On the Interaction Between Time and Frequency Filtering of Speech Parameters for Robust Speech Recognition

Dusan Macho (1), Climent Nadeu (2)

(1) Slovak Technical University and Slovak Academy of Sciences, Slovak Republic
(2) Universitat Politecnica de Catalunya, Spain

One of the great today's challenges in speech recognition is to ensure the robustness of the used speech representation. Usually, the recognition rate is strongly reduced when the speech is corrupted, e.g. by convolutional or additive noise, and the speech features are not designed to be robust. In this paper we study the effect of additive noise on the logarithmic filter-bank energy representation. We use time and frequency filtering techniques to emphasize the discriminative information and to reduce the mismatch between noisy and clean speech representation.
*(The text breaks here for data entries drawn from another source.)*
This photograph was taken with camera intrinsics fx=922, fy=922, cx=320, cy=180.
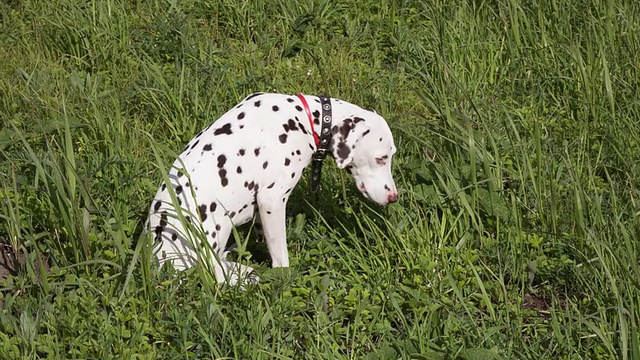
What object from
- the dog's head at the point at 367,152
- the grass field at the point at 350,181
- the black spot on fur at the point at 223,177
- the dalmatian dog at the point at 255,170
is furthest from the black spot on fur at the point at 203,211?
the dog's head at the point at 367,152

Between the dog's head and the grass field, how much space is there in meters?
0.25

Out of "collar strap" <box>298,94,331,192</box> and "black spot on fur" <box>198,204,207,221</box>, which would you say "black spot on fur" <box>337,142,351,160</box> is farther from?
"black spot on fur" <box>198,204,207,221</box>

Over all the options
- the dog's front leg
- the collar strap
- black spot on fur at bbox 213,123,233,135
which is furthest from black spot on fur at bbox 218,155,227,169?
the collar strap

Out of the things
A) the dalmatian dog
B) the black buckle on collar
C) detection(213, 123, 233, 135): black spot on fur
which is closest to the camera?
the dalmatian dog

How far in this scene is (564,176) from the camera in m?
5.39

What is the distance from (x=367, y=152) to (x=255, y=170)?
0.59 meters

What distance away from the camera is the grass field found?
4137mm

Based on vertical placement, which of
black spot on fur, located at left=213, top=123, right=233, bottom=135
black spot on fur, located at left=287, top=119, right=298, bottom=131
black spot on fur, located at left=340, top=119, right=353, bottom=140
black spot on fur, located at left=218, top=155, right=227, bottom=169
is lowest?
black spot on fur, located at left=218, top=155, right=227, bottom=169

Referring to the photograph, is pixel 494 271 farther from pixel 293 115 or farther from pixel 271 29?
pixel 271 29

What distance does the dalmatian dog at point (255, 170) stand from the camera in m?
4.48

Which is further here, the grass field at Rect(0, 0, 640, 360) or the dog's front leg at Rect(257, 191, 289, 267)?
the dog's front leg at Rect(257, 191, 289, 267)

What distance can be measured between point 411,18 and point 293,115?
252 cm

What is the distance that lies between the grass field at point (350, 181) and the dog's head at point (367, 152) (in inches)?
9.7

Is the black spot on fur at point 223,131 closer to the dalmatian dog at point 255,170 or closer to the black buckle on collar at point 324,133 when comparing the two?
the dalmatian dog at point 255,170
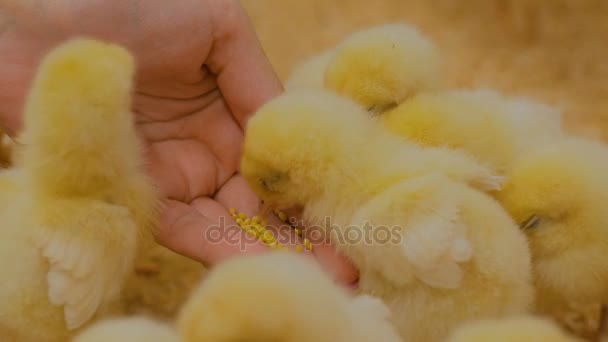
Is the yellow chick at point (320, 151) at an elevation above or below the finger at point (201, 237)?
above

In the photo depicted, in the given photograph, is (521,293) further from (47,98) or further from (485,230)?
(47,98)

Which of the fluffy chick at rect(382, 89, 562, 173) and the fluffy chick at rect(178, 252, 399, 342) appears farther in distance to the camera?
the fluffy chick at rect(382, 89, 562, 173)

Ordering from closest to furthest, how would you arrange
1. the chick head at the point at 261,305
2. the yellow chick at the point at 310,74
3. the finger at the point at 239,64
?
1. the chick head at the point at 261,305
2. the finger at the point at 239,64
3. the yellow chick at the point at 310,74

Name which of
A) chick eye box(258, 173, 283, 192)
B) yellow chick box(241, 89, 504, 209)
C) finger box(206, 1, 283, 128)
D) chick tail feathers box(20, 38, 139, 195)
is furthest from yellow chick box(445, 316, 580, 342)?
finger box(206, 1, 283, 128)

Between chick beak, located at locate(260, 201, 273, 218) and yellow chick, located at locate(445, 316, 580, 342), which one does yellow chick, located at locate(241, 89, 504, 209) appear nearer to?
chick beak, located at locate(260, 201, 273, 218)

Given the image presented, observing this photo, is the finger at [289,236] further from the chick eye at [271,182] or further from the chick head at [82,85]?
the chick head at [82,85]

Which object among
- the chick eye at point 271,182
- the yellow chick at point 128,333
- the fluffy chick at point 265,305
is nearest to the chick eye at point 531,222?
the chick eye at point 271,182
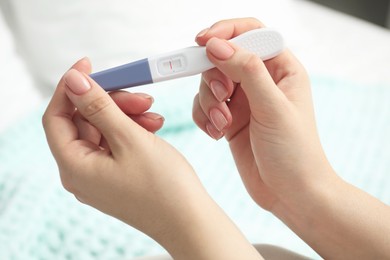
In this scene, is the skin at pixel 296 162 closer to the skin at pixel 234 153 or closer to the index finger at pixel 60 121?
the skin at pixel 234 153

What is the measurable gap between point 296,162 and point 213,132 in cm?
12

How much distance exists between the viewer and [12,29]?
1229 mm

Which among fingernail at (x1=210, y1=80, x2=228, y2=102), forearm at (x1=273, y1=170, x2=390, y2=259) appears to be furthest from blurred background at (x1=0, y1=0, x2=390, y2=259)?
fingernail at (x1=210, y1=80, x2=228, y2=102)

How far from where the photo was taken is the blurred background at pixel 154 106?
0.80 meters

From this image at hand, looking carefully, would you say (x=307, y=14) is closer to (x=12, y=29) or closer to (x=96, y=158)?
(x=12, y=29)

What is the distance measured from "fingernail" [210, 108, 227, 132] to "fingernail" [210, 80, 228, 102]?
0.8 inches

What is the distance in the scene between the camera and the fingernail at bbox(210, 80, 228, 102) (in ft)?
2.15

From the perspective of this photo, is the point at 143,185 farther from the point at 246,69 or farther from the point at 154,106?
the point at 154,106

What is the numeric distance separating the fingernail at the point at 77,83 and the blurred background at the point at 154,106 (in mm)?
298

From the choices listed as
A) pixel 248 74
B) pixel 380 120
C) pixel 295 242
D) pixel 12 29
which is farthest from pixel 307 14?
pixel 248 74

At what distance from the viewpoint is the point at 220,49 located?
0.57 metres

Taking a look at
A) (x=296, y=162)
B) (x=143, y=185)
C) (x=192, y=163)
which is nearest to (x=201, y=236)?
(x=143, y=185)

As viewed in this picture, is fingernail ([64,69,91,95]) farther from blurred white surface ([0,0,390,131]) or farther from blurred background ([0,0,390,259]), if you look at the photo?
blurred white surface ([0,0,390,131])

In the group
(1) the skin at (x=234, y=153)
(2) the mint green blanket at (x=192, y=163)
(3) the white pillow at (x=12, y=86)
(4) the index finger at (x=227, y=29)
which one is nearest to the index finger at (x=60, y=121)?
(1) the skin at (x=234, y=153)
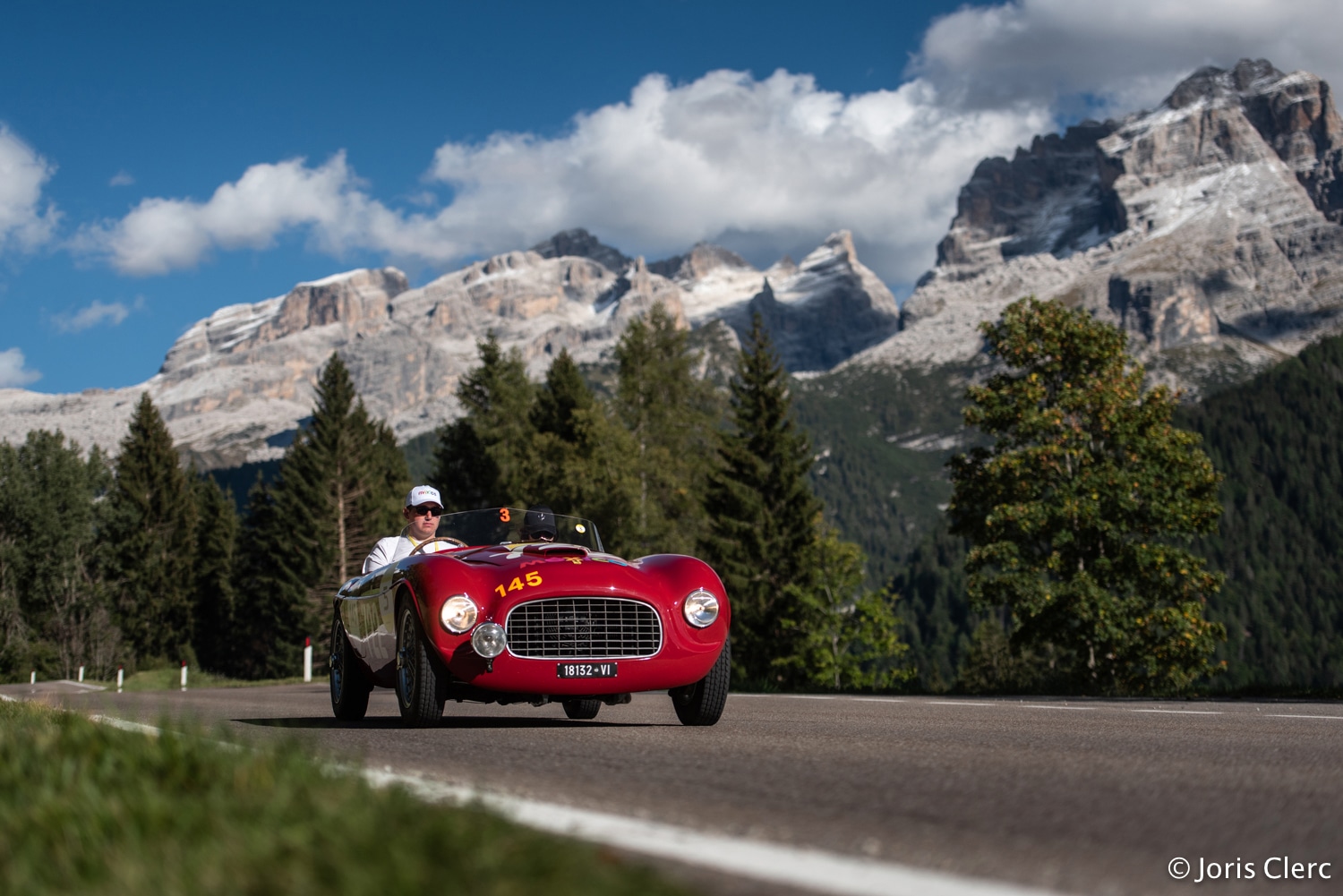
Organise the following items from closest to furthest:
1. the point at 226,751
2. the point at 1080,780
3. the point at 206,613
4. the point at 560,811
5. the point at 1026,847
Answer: the point at 1026,847 → the point at 560,811 → the point at 226,751 → the point at 1080,780 → the point at 206,613

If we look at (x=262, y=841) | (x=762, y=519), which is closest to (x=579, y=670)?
(x=262, y=841)

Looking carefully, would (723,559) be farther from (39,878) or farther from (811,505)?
(39,878)

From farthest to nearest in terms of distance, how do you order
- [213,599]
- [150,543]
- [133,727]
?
1. [213,599]
2. [150,543]
3. [133,727]

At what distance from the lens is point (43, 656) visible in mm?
58312

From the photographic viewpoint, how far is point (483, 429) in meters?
54.7

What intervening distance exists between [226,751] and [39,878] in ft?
5.17

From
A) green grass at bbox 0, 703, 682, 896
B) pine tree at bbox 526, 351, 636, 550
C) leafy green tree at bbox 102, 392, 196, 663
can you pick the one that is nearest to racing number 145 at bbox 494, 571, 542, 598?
green grass at bbox 0, 703, 682, 896

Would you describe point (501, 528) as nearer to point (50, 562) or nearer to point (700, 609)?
point (700, 609)

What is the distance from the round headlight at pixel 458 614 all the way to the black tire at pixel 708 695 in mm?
1519

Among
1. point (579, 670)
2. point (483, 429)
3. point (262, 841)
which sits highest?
point (483, 429)

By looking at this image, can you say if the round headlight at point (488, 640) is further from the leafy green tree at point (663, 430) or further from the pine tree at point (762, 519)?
the leafy green tree at point (663, 430)

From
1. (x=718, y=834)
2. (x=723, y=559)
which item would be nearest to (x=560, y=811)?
(x=718, y=834)

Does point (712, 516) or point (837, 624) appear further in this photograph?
point (712, 516)

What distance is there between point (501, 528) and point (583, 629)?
5.76 ft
A 2-D spectral representation is introduced to see the regions most affected by noise in the 2-D quefrency-modulation frequency domain and to help to design the frequency and time filter shapes. Experiments with one and two dynamic feature sets show the usefulness of the combination of time and frequency filtering for both, white and low-pass noise speech recognition. At the end the power time and frequency filtering technique is presented.